Task objective
Format every line of the entries below as a single numbered list, skipping blank lines. Leave the pictures out of the list.

Exercise materials
________________________

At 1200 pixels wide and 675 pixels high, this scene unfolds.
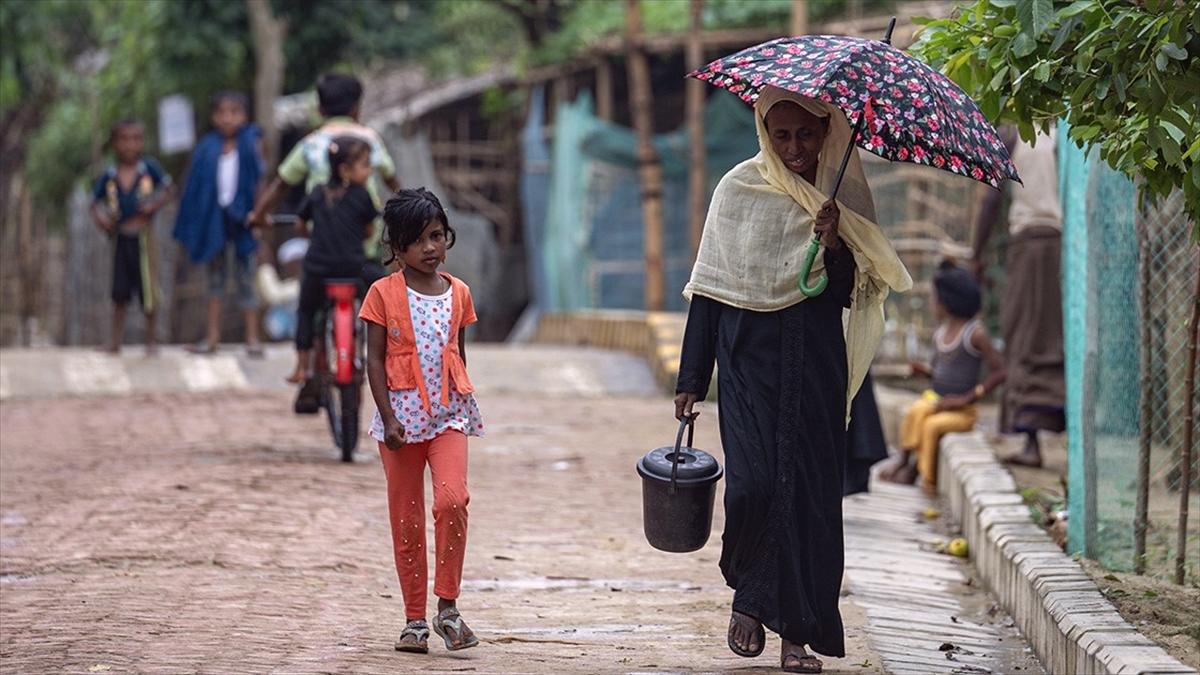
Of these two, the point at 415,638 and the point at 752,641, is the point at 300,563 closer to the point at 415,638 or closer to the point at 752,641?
the point at 415,638

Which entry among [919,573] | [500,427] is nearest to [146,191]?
[500,427]

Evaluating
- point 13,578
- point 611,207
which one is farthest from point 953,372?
point 611,207

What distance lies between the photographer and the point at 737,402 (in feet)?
17.8

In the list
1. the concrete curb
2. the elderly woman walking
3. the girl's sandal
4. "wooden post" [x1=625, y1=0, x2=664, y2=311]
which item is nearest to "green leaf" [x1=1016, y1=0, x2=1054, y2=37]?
the elderly woman walking

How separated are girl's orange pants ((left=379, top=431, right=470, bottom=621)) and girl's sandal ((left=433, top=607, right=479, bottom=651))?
5cm

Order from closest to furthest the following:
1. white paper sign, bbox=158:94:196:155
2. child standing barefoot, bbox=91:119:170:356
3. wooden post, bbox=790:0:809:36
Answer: child standing barefoot, bbox=91:119:170:356 → wooden post, bbox=790:0:809:36 → white paper sign, bbox=158:94:196:155

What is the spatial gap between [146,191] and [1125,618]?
9.16 metres

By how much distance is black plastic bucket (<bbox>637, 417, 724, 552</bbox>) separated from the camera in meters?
5.22

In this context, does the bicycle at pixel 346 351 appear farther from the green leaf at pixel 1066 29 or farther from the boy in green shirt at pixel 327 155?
the green leaf at pixel 1066 29

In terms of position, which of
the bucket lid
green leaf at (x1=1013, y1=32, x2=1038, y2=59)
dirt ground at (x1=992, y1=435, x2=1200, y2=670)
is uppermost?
green leaf at (x1=1013, y1=32, x2=1038, y2=59)

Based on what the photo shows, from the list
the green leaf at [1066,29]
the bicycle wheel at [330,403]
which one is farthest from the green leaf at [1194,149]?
the bicycle wheel at [330,403]

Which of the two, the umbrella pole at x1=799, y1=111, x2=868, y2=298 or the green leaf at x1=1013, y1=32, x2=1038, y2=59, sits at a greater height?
the green leaf at x1=1013, y1=32, x2=1038, y2=59

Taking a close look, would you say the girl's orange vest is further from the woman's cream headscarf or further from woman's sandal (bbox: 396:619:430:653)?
the woman's cream headscarf

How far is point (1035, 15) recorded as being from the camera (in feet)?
16.1
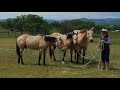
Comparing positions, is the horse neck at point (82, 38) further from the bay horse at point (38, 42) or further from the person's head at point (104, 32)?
the person's head at point (104, 32)

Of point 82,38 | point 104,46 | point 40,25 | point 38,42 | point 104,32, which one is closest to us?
point 104,32

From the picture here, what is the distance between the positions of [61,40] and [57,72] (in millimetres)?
2446

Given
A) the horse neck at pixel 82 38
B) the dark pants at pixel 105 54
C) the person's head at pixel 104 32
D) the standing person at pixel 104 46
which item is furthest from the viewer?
the horse neck at pixel 82 38

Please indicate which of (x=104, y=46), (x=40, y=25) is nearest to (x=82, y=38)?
(x=104, y=46)

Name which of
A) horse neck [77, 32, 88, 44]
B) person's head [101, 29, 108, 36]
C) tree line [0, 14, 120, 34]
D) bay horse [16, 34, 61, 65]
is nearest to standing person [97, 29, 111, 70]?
person's head [101, 29, 108, 36]

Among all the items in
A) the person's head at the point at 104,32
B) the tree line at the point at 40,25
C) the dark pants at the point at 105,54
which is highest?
the person's head at the point at 104,32

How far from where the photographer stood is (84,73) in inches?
363

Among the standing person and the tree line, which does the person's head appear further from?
the tree line

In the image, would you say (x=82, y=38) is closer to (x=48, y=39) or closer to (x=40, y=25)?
(x=48, y=39)

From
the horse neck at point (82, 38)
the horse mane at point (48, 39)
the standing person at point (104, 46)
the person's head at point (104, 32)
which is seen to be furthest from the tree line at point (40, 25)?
the person's head at point (104, 32)

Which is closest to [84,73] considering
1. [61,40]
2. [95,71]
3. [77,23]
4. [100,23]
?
[95,71]
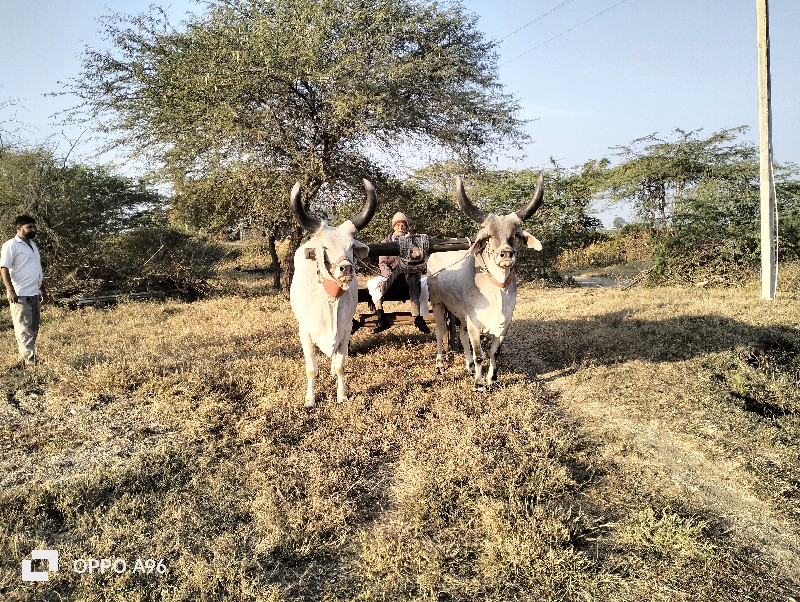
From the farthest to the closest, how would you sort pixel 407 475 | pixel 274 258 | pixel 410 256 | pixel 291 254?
pixel 274 258, pixel 291 254, pixel 410 256, pixel 407 475

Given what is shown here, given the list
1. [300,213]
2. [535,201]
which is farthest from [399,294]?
[535,201]

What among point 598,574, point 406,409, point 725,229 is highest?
point 725,229

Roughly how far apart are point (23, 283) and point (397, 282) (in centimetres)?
480

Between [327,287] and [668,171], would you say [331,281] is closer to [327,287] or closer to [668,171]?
[327,287]

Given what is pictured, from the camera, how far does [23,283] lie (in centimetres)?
677

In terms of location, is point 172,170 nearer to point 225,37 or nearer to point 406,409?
point 225,37

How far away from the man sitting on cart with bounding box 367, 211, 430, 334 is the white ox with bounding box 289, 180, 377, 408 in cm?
82

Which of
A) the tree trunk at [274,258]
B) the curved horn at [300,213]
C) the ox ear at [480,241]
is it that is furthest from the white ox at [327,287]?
the tree trunk at [274,258]

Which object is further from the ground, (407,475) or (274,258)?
(274,258)

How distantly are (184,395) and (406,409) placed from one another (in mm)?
2343

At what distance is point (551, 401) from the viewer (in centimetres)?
568

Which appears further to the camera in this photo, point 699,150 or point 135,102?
point 699,150

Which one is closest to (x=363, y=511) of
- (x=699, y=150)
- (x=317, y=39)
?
(x=317, y=39)

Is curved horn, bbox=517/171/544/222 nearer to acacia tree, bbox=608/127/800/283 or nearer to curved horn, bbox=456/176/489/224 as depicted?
curved horn, bbox=456/176/489/224
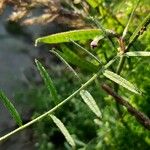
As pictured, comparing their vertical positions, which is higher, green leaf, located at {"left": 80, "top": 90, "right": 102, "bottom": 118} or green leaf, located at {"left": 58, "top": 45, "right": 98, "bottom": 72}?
green leaf, located at {"left": 58, "top": 45, "right": 98, "bottom": 72}

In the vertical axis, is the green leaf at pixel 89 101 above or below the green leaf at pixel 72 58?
below

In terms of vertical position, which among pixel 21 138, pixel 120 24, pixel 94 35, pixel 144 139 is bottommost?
pixel 21 138

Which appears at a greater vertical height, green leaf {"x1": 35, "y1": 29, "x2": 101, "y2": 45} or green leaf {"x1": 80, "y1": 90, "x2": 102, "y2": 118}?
green leaf {"x1": 35, "y1": 29, "x2": 101, "y2": 45}

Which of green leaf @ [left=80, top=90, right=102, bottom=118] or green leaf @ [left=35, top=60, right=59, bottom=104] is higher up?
green leaf @ [left=35, top=60, right=59, bottom=104]

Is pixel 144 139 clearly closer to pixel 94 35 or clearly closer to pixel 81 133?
pixel 94 35

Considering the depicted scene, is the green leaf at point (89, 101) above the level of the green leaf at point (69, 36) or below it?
below

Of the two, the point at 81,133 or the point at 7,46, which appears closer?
the point at 81,133

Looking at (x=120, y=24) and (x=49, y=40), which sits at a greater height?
(x=49, y=40)

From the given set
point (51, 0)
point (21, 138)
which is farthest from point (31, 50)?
point (51, 0)
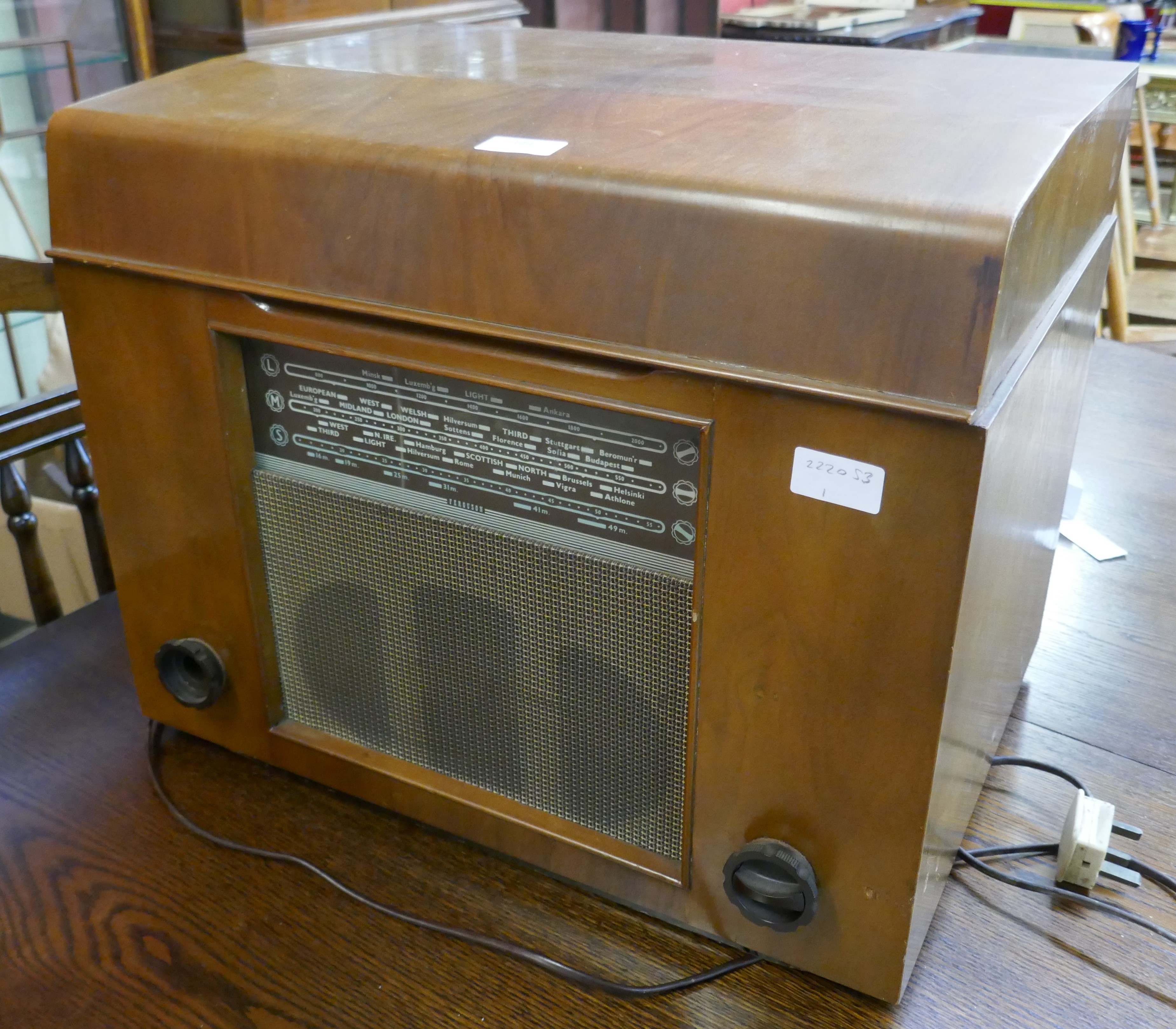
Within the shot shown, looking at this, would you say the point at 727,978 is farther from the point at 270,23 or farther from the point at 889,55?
the point at 270,23

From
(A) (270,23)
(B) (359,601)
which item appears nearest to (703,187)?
(B) (359,601)

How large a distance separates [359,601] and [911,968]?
41 centimetres

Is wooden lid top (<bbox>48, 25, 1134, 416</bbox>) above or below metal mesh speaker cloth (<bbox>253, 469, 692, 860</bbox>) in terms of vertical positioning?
above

________________________

Correct response
1. At 1200 pixels wide and 675 pixels high, this scene unfolds.
2. Of these two, the point at 415,638 and the point at 752,641, is the point at 300,563 closer to the point at 415,638 or closer to the point at 752,641?
3. the point at 415,638
4. Which entry among [919,573] | [500,427] is nearest to [146,191]?
5. [500,427]
6. Evaluating
7. - point 13,578
8. - point 611,207
9. which one is farthest from point 953,372?
10. point 611,207
11. What distance lies between the photographer and the point at 737,402 (in feet)?
12. 17.8
13. In the list
14. 1. the concrete curb
15. 2. the elderly woman walking
16. 3. the girl's sandal
17. 4. "wooden post" [x1=625, y1=0, x2=664, y2=311]
18. which item is nearest to "green leaf" [x1=1016, y1=0, x2=1054, y2=37]?
19. the elderly woman walking
20. How separated are girl's orange pants ((left=379, top=431, right=470, bottom=621)) and girl's sandal ((left=433, top=607, right=479, bottom=651))?
21. 5cm
22. Order from closest to furthest the following:
23. 1. white paper sign, bbox=158:94:196:155
24. 2. child standing barefoot, bbox=91:119:170:356
25. 3. wooden post, bbox=790:0:809:36
26. Answer: child standing barefoot, bbox=91:119:170:356 → wooden post, bbox=790:0:809:36 → white paper sign, bbox=158:94:196:155
27. What is the spatial gap between [146,191] and [1125,618]?
28. 9.16 metres
29. By how much distance is black plastic bucket (<bbox>637, 417, 724, 552</bbox>) separated from the camera in meters?
30. 5.22
31. In this context, does the bicycle at pixel 346 351 appear farther from the green leaf at pixel 1066 29 or farther from the boy in green shirt at pixel 327 155?
32. the green leaf at pixel 1066 29
33. In terms of position, which of
34. the bucket lid
35. green leaf at (x1=1013, y1=32, x2=1038, y2=59)
36. dirt ground at (x1=992, y1=435, x2=1200, y2=670)
37. is uppermost?
38. green leaf at (x1=1013, y1=32, x2=1038, y2=59)
39. Based on what the photo shows, from the list
40. the green leaf at [1066,29]
41. the bicycle wheel at [330,403]
42. which one is farthest from the green leaf at [1194,149]?
43. the bicycle wheel at [330,403]
44. Which of the two, the umbrella pole at x1=799, y1=111, x2=868, y2=298 or the green leaf at x1=1013, y1=32, x2=1038, y2=59, sits at a greater height?
45. the green leaf at x1=1013, y1=32, x2=1038, y2=59
46. Taking a close look, would you say the girl's orange vest is further from the woman's cream headscarf or further from woman's sandal (bbox: 396:619:430:653)?
47. the woman's cream headscarf
48. How far is point (1035, 15) recorded as being from the camera (in feet)?
49. 16.1
50. Comparing positions, is the horse neck at point (82, 38) further from the bay horse at point (38, 42) or further from the person's head at point (104, 32)?
51. the person's head at point (104, 32)
52. Of point 82,38 | point 104,46 | point 40,25 | point 38,42 | point 104,32, which one is closest to us?
53. point 104,32
54. From the picture here, what is the distance between the positions of [61,40] and [57,72] (in millimetres)?
55. 2446
56. Given
57. A) the horse neck at pixel 82 38
58. B) the dark pants at pixel 105 54
59. C) the person's head at pixel 104 32
60. D) the standing person at pixel 104 46
61. which item is furthest from the viewer?
62. the horse neck at pixel 82 38
63. Please indicate which of (x=104, y=46), (x=40, y=25) is nearest to (x=82, y=38)?
64. (x=104, y=46)
65. Name which of
66. A) horse neck [77, 32, 88, 44]
67. B) person's head [101, 29, 108, 36]
68. C) tree line [0, 14, 120, 34]
69. D) bay horse [16, 34, 61, 65]
70. is nearest to standing person [97, 29, 111, 70]?
71. person's head [101, 29, 108, 36]
72. Among all the items in
73. A) the person's head at the point at 104,32
74. B) the tree line at the point at 40,25
75. C) the dark pants at the point at 105,54
76. which is highest?
77. the person's head at the point at 104,32
78. How far from where the photographer stood is (84,73) in inches?
79. 363
80. Among the standing person and the tree line, which does the person's head appear further from?
81. the tree line
82. In the image, would you say (x=82, y=38) is closer to (x=48, y=39) or closer to (x=40, y=25)?
83. (x=48, y=39)
84. From
85. the horse neck at point (82, 38)
86. the horse mane at point (48, 39)
87. the standing person at point (104, 46)
88. the person's head at point (104, 32)
89. which is seen to be furthest from the tree line at point (40, 25)?
90. the person's head at point (104, 32)
91. Which is closest to [84,73] considering
92. 1. [61,40]
93. 2. [95,71]
94. 3. [77,23]
95. 4. [100,23]
96. ?
97. [95,71]
98. From the farthest to the closest, how would you sort pixel 407 475 | pixel 274 258 | pixel 410 256 | pixel 291 254?
99. pixel 274 258, pixel 291 254, pixel 410 256, pixel 407 475
100. Given what is shown here, given the list
101. 1. [300,213]
102. 2. [535,201]
103. which is farthest from [399,294]?
104. [535,201]
105. What among point 598,574, point 406,409, point 725,229 is highest?
106. point 725,229
107. Roughly how far apart are point (23, 283) and point (397, 282) (in centimetres)?
108. 480
109. Between [327,287] and [668,171], would you say [331,281] is closer to [327,287] or closer to [668,171]?
110. [327,287]
111. Given what is pictured, from the camera, how far does [23,283] lie (in centimetres)?
112. 677
113. In terms of location, is point 172,170 nearer to point 225,37 or nearer to point 406,409?
114. point 225,37
115. How far away from the man sitting on cart with bounding box 367, 211, 430, 334 is the white ox with bounding box 289, 180, 377, 408 in cm?
116. 82
117. Which of
118. A) the tree trunk at [274,258]
119. B) the curved horn at [300,213]
120. C) the ox ear at [480,241]
121. is it that is furthest from the white ox at [327,287]?
122. the tree trunk at [274,258]
123. Which object is further from the ground, (407,475) or (274,258)?
124. (274,258)
125. How distantly are (184,395) and (406,409) placed from one another (in mm)?
126. 2343
127. At what distance is point (551, 401) from the viewer (in centimetres)?
128. 568
129. Which appears further to the camera in this photo, point 699,150 or point 135,102?
130. point 699,150
131. Which one is closest to (x=363, y=511) of
132. - (x=699, y=150)
133. - (x=317, y=39)
134. ?
135. (x=317, y=39)
136. Is curved horn, bbox=517/171/544/222 nearer to acacia tree, bbox=608/127/800/283 or nearer to curved horn, bbox=456/176/489/224 as depicted?
137. curved horn, bbox=456/176/489/224
138. As pictured, comparing their vertical positions, which is higher, green leaf, located at {"left": 80, "top": 90, "right": 102, "bottom": 118} or green leaf, located at {"left": 58, "top": 45, "right": 98, "bottom": 72}?
139. green leaf, located at {"left": 58, "top": 45, "right": 98, "bottom": 72}
140. In the vertical axis, is the green leaf at pixel 89 101 above or below the green leaf at pixel 72 58?
141. below
142. In terms of vertical position, which among pixel 21 138, pixel 120 24, pixel 94 35, pixel 144 139 is bottommost?
143. pixel 21 138
144. Which appears at a greater vertical height, green leaf {"x1": 35, "y1": 29, "x2": 101, "y2": 45} or green leaf {"x1": 80, "y1": 90, "x2": 102, "y2": 118}?
145. green leaf {"x1": 35, "y1": 29, "x2": 101, "y2": 45}
146. Which of green leaf @ [left=80, top=90, right=102, bottom=118] or green leaf @ [left=35, top=60, right=59, bottom=104] is higher up?
147. green leaf @ [left=35, top=60, right=59, bottom=104]
148. Is pixel 144 139 clearly closer to pixel 94 35 or clearly closer to pixel 81 133?
149. pixel 94 35
150. Considering the depicted scene, is the green leaf at point (89, 101) above the level of the green leaf at point (69, 36) or below it?
151. below
152. Of the two, the point at 81,133 or the point at 7,46, which appears closer?
153. the point at 81,133
154. Looking at (x=120, y=24) and (x=49, y=40), which sits at a greater height?
155. (x=49, y=40)
156. From the given set
157. point (51, 0)
158. point (21, 138)
159. which is farthest from point (31, 50)?
160. point (51, 0)
161. Within the shot shown, looking at this, would you say the point at 727,978 is farther from the point at 270,23 or farther from the point at 889,55?
162. the point at 270,23
163. From
164. (A) (270,23)
165. (B) (359,601)
166. which item appears nearest to (703,187)?
167. (B) (359,601)
168. How large a distance separates [359,601] and [911,968]?
169. 41 centimetres
170. Is wooden lid top (<bbox>48, 25, 1134, 416</bbox>) above or below metal mesh speaker cloth (<bbox>253, 469, 692, 860</bbox>) in terms of vertical positioning?
171. above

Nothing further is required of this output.